Thanks Pauline. I am lucky. My man is a great handyman. Really good. We rarely need to call professionals to help us. 
I do all the yard work here except he has been helping my rake the leaves in the spring and fall. 

Ive tried oils but I prefer watercolours. Acrylics I like also. 
What kinds of paintings do you do? What is your favourite thing to paint and why do you like oil painting?


----------



## Pauline1954 (Mar 30, 2019)

I belong to an endangered animal group on facebook and have been painting 95% animals for about 5 years now. But Ive been exploring cold wax and oil. Ive painted and completed two painting and these were wedding gifts. And Ive got 3 more in the works. My great grandson paints with me when he comes and stays. He has been painting since he was about a year old. It started out as hand and feet printing to abstracts and now he is asking to paint specific subjects. I sketch them out and he paints. However, he is in the first grade now and I dont see h8m as much. And he lives 1 1/2 hrs away. Ive got a blog I try to update and do from time to time. I love the feel of oil on my paint brush I guess. I also think acrylics are great to use like waterrcolor but harder to lift up the mark if im on paper. So I better get it right the first time.    I painted my 7 year old granddaughter (she was adopted by a couple with children in Arizona and they looked me up. And she asked me to paint my granddaughter. )and her parents have asked me to paint all of their children. But there are 5 more children and im not commiting to that task. Life can be messy and confusing. But I do not want to spend months work on 5 portraits when i wont get paid or have much interest in who these children are.  Ack I went off on a tangent. Lol

And you, how do you control watercolors? They can be very hard to. And, learning to control it takes a lifetime. I can control oil and acrylic much better.   What do you like to paint?

********************

## Exercise 1
In the painting thread, for about how long has Pauline1954 been painting mostly animals?

********************

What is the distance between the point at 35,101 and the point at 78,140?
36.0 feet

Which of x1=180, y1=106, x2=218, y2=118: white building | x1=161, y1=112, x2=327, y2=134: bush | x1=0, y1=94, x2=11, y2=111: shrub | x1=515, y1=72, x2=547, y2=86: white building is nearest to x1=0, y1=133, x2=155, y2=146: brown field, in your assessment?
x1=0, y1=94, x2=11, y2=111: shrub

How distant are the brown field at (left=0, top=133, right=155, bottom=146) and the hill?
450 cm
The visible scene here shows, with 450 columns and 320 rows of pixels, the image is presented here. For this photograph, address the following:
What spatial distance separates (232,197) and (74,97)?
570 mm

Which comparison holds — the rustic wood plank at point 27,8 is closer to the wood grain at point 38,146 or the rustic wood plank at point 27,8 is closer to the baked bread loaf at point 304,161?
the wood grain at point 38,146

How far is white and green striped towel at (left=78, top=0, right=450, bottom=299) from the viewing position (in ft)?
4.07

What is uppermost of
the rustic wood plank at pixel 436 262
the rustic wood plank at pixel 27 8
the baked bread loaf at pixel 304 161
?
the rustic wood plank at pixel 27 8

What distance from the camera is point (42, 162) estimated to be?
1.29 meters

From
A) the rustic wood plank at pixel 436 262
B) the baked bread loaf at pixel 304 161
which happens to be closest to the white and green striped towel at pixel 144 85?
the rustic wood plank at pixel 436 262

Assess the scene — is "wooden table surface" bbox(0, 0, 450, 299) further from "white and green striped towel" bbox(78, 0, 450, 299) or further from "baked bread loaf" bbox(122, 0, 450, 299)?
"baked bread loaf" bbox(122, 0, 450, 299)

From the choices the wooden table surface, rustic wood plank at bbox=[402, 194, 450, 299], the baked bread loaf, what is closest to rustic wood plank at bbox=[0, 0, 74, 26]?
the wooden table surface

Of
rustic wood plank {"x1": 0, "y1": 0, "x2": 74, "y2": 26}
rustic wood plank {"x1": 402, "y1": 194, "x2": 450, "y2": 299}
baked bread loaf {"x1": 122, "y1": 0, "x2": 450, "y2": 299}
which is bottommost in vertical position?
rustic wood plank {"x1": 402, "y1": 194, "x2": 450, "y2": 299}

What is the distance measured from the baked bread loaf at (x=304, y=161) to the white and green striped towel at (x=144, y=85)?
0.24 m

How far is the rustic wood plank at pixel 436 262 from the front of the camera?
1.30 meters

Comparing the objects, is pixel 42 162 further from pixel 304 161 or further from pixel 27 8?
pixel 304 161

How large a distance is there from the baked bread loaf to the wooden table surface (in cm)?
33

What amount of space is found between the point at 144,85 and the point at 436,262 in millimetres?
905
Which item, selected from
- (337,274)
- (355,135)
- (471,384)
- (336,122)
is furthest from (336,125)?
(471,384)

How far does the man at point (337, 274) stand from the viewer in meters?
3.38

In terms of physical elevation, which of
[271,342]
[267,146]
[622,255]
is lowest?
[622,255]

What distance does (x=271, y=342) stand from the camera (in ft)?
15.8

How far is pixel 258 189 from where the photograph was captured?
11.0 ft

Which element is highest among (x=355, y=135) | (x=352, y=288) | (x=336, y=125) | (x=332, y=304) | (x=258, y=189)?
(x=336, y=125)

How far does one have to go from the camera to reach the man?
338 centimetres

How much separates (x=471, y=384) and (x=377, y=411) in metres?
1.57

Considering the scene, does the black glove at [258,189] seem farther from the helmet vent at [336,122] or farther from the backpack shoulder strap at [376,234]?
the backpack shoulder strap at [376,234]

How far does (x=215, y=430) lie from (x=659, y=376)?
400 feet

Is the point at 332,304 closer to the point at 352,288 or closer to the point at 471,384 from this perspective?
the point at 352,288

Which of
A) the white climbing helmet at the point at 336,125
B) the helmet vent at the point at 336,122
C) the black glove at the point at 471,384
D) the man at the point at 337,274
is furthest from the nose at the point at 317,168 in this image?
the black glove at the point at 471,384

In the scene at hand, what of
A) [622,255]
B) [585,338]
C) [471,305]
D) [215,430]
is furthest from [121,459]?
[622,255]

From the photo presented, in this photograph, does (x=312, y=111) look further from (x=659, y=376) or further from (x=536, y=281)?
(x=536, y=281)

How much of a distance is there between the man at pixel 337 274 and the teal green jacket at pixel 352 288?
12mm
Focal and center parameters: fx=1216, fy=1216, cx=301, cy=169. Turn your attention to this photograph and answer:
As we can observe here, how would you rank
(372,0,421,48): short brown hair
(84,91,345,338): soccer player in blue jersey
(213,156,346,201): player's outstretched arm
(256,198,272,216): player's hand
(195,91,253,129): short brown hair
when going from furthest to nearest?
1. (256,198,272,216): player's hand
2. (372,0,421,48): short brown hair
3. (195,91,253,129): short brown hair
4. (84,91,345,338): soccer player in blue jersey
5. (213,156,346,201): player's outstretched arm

********************

## Exercise 2
Please pull out every line of the listing that contains the word "this".

## Problem solution 1
About 5 years.

## Problem solution 2
The visible scene here shows, with 450 columns and 320 rows of pixels, the image is presented here. For this photograph, address the following:
Is the point at 332,304 closer to the point at 352,288 or closer to the point at 471,384 from this perspective?
is furthest from the nose at the point at 317,168 in this image?
From the photo presented, in this photograph, does (x=312, y=111) look further from (x=659, y=376) or further from (x=536, y=281)?
Focal and center parameters: fx=1216, fy=1216, cx=301, cy=169. Turn your attention to this photograph and answer:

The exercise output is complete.